I’m making a lasagne today and the recipe asked for 200g of Parmesan.I am making in a thermomix which is a gadget that weighs the ingredients as you put them in. I bought a 200g block from Tesco and when i put it all in the total weight was 162g.The recipe then asked for 800g of mince. I bought two 500g packs from Tesco again..The first packets weight came to 378g and then when I added the 2nd the total weight of two 500g packets came to 747g.
Is this legal?

EDIT…Didn’t even think my scales could be off. I shall test my thermomix scales after I’ve cooked my lasagna.
UPDATE EDIT…Well it was the bloody Thermomix scales.We have it sitting on a small table as we have very little worktop space in our kitchen.The surface of the table isn’t completely straight and even walking around it was affecting the scales…I’m sorry TESCO…please don’t sue me.

12 comments
  1. It’s not legal if it is consistently under… but are you sure the thermomix is correct, three out of three all under by a similar percentage seems a little suspicious.

    Are you able to find something at a reference weight you can test it with?

  2. Manufacturers are allowed a bit of leeway on either side of the stated amount; that’s what the e (estimated) symbol by the weight means.

    It shouldn’t be that much, though; with it being so high across several products, are you sure your device is calibrated correctly?

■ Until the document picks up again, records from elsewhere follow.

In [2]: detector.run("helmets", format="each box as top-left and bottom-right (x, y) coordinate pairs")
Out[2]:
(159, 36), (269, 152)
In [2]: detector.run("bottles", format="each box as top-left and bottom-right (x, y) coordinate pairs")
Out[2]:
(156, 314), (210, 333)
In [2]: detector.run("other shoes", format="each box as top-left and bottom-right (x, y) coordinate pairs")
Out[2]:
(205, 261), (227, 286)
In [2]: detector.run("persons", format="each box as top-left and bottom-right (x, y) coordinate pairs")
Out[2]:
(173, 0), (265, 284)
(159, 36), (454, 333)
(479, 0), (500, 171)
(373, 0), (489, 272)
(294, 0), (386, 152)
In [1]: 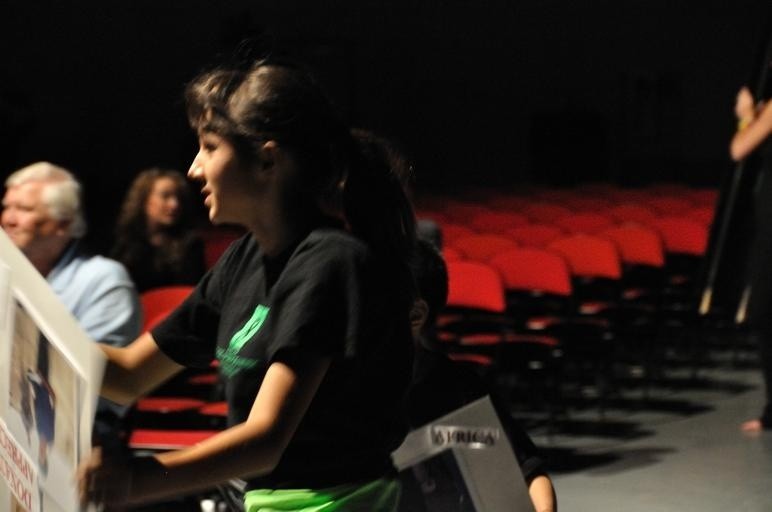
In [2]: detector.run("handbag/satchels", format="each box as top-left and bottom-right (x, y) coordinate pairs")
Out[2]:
(244, 472), (401, 511)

  3. They’re given some leeway bit shouldn’t be that off. You can find the actual allowances on gov.uk but it’s around 10% ish

  4. Food manufacturers have better weighing equipment, with evidence of calibration traceable to the international standard. You don’t.

  5. I lost all trust in Tesco’s years ago, but this really does sound like a rip off. Have you looked closely at the packaging to see if it states the actual weight of the mince?

    Don’t know what a thermomix is? But it might be worth checking with some other scales as it could be a fault there, before you contact trading standards about Tesco’s stuff

  6. So your cheese was 19% lighter than it should of been, and the Mince total was 25% lighter. That is one hell of an amount Tesco would be off by, so as other have said your scales are probably wrong, and the error gets larger when the mass increases too.

  7. There has to be some leeway otherwise every would get even more expensive if everything was accurate to the nth degree.

  8. Thermo’s are notorious for the scales to be upset by even the slightest bump of the table they’re on. Even the TM6.
    Love the functions on them but if I were you, just grab a £10 Salter set of scales for consistency.